The request
List every line of the entries below that contains the string "base", copying each such line in full.

Excerpts from a spatial dataset
*****

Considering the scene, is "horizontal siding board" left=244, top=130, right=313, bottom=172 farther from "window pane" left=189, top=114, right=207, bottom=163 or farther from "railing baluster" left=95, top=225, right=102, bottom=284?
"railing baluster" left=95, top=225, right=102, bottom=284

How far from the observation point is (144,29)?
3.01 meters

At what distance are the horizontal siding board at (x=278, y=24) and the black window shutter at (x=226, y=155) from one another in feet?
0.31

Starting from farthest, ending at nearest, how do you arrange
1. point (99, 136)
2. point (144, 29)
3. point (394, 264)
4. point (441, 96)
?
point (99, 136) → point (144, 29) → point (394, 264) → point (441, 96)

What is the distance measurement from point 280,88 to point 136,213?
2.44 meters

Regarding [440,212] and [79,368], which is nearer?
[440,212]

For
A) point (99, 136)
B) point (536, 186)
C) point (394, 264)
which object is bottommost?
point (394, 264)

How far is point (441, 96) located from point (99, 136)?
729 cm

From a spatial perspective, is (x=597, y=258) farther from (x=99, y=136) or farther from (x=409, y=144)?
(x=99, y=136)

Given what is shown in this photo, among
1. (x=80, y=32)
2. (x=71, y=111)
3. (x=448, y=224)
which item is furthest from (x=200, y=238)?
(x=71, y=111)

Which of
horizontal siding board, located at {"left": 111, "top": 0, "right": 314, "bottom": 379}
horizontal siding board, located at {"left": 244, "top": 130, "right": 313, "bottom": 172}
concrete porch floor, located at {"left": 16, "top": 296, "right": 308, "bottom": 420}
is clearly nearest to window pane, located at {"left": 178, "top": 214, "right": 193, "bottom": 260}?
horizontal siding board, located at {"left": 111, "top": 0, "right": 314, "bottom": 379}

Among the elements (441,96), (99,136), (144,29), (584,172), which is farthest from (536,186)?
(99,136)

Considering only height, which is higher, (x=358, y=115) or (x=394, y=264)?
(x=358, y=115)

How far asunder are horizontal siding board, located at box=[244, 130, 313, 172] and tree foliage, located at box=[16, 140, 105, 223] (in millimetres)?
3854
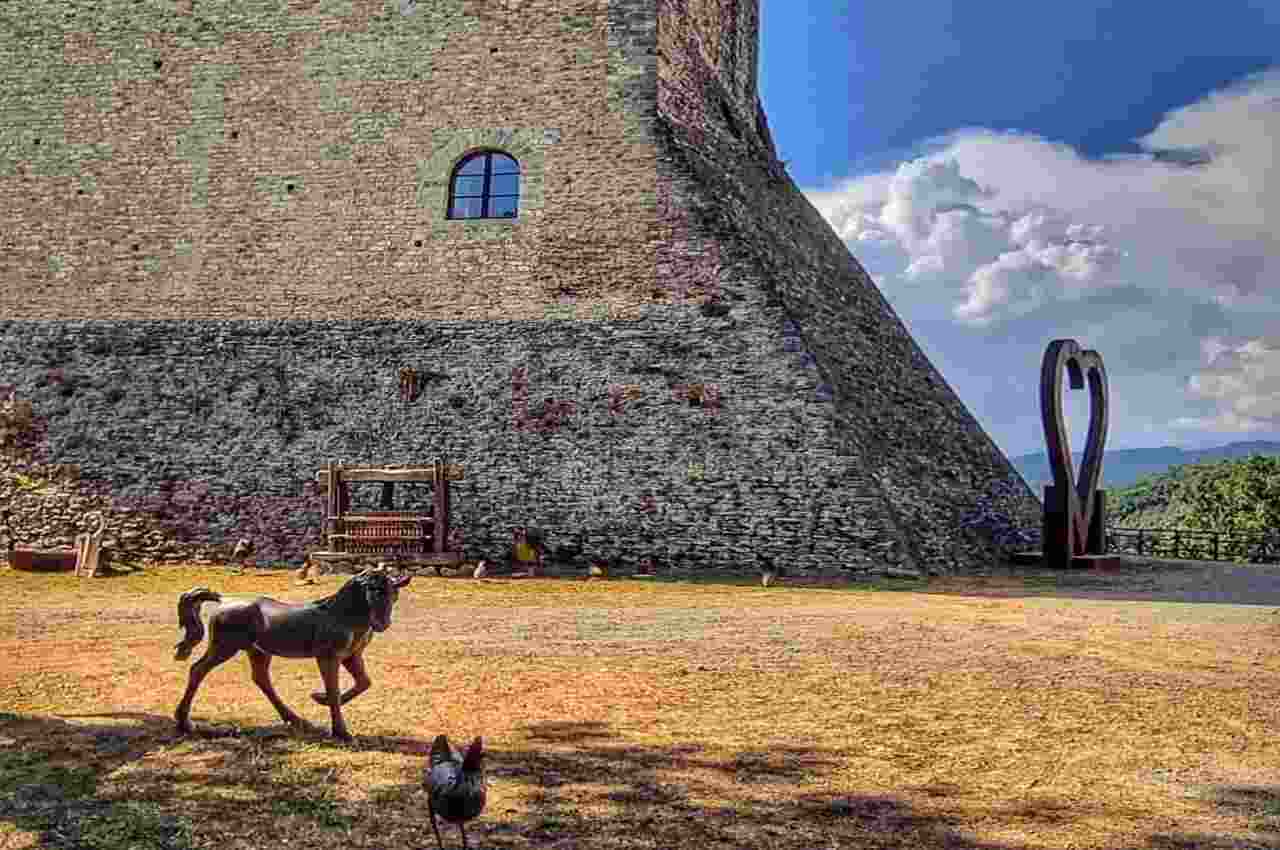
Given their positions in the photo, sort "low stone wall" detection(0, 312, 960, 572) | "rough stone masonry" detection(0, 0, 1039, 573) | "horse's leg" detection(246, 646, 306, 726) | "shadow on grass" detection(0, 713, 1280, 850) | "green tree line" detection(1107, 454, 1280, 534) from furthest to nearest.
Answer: "green tree line" detection(1107, 454, 1280, 534)
"rough stone masonry" detection(0, 0, 1039, 573)
"low stone wall" detection(0, 312, 960, 572)
"horse's leg" detection(246, 646, 306, 726)
"shadow on grass" detection(0, 713, 1280, 850)

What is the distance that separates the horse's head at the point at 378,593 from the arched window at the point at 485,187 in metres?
13.0

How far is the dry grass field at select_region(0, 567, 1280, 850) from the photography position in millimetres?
4684

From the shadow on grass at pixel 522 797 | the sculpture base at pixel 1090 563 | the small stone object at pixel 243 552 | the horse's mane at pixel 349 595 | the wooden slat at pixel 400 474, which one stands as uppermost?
the wooden slat at pixel 400 474

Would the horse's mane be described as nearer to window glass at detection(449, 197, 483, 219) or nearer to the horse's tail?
the horse's tail

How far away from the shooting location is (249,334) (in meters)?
18.1

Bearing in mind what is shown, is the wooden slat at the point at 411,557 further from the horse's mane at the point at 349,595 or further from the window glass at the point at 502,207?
the horse's mane at the point at 349,595

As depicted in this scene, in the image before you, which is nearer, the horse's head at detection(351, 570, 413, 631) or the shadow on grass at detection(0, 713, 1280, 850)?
the shadow on grass at detection(0, 713, 1280, 850)

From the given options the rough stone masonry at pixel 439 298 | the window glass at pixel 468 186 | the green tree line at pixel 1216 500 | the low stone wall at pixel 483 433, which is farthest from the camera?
the green tree line at pixel 1216 500

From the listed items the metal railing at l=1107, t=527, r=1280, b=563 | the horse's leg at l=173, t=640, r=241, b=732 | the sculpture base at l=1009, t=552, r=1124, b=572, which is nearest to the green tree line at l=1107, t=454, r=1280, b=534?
the metal railing at l=1107, t=527, r=1280, b=563

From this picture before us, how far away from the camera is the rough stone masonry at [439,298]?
52.5ft

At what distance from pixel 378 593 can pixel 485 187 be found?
13.5 metres

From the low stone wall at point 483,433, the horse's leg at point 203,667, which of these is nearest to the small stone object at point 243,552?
the low stone wall at point 483,433

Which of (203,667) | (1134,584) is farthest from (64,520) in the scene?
(1134,584)

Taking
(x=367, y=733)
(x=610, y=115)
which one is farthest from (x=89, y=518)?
(x=367, y=733)
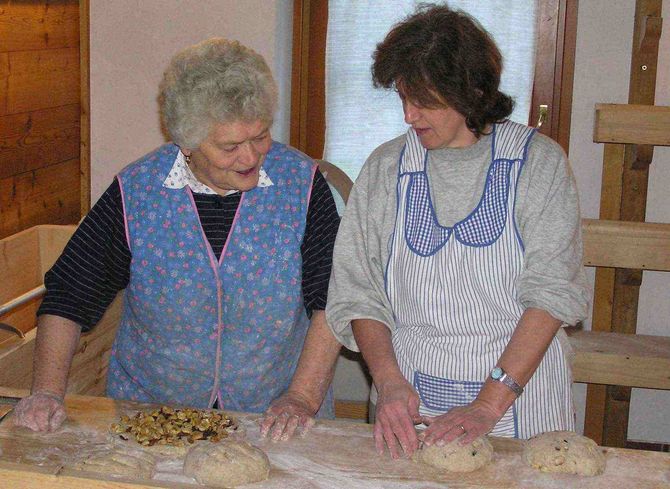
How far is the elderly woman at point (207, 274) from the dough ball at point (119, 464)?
1.05 ft

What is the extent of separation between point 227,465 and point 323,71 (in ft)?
7.83

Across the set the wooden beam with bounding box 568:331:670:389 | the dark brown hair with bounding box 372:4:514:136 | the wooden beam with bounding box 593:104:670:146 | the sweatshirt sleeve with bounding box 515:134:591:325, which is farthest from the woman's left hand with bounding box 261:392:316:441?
the wooden beam with bounding box 593:104:670:146

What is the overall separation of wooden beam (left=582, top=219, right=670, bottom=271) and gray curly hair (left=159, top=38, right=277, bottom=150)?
5.50 ft

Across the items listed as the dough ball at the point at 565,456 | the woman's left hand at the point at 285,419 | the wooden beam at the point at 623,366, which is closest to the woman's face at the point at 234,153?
the woman's left hand at the point at 285,419

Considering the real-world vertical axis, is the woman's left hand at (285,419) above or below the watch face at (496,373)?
below

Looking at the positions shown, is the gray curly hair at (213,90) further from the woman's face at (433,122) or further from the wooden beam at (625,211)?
the wooden beam at (625,211)

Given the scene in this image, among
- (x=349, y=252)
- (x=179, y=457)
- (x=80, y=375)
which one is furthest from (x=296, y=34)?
(x=179, y=457)

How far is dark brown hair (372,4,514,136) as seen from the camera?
1.68 m

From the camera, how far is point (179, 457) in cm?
166

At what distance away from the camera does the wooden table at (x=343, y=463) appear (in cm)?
154

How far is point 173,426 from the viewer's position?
1.73 meters

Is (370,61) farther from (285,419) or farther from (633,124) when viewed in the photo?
(285,419)

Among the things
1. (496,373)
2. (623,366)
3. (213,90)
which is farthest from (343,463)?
(623,366)

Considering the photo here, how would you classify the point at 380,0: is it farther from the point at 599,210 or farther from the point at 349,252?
the point at 349,252
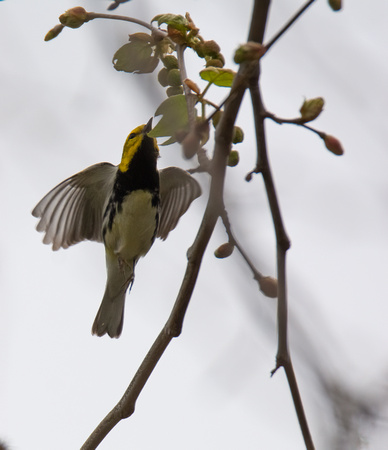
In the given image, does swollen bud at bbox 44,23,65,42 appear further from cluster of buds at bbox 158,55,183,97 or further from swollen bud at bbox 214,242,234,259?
swollen bud at bbox 214,242,234,259

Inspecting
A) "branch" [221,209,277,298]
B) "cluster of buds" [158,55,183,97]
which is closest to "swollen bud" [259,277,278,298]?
"branch" [221,209,277,298]

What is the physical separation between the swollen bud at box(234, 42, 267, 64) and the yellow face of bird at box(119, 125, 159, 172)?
277cm

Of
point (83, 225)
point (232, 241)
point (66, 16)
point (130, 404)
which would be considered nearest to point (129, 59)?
point (66, 16)

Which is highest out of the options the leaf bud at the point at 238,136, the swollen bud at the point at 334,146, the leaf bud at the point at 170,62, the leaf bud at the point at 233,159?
the leaf bud at the point at 170,62

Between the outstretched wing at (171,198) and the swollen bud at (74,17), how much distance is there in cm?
175

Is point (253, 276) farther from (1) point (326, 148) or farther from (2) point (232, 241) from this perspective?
(1) point (326, 148)

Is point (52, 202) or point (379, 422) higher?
point (52, 202)

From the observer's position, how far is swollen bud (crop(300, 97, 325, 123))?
168cm

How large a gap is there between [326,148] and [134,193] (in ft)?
7.99

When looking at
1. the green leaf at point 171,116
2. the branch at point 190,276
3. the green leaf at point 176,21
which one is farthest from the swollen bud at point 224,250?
the green leaf at point 176,21

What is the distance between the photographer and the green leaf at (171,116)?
218 cm

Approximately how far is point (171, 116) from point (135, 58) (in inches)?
17.8

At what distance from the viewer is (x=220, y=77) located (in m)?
2.02

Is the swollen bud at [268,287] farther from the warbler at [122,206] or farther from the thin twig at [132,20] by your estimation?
the warbler at [122,206]
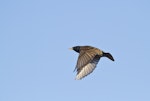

*****

Result of the exercise
From the shadow on grass at pixel 522 797 | the sculpture base at pixel 1090 563 | the small stone object at pixel 243 552 | the horse's mane at pixel 349 595 | the wooden slat at pixel 400 474, which one stands as uppermost?
From the listed items the metal railing at l=1107, t=527, r=1280, b=563 | the horse's leg at l=173, t=640, r=241, b=732 | the sculpture base at l=1009, t=552, r=1124, b=572, which is nearest to the green tree line at l=1107, t=454, r=1280, b=534?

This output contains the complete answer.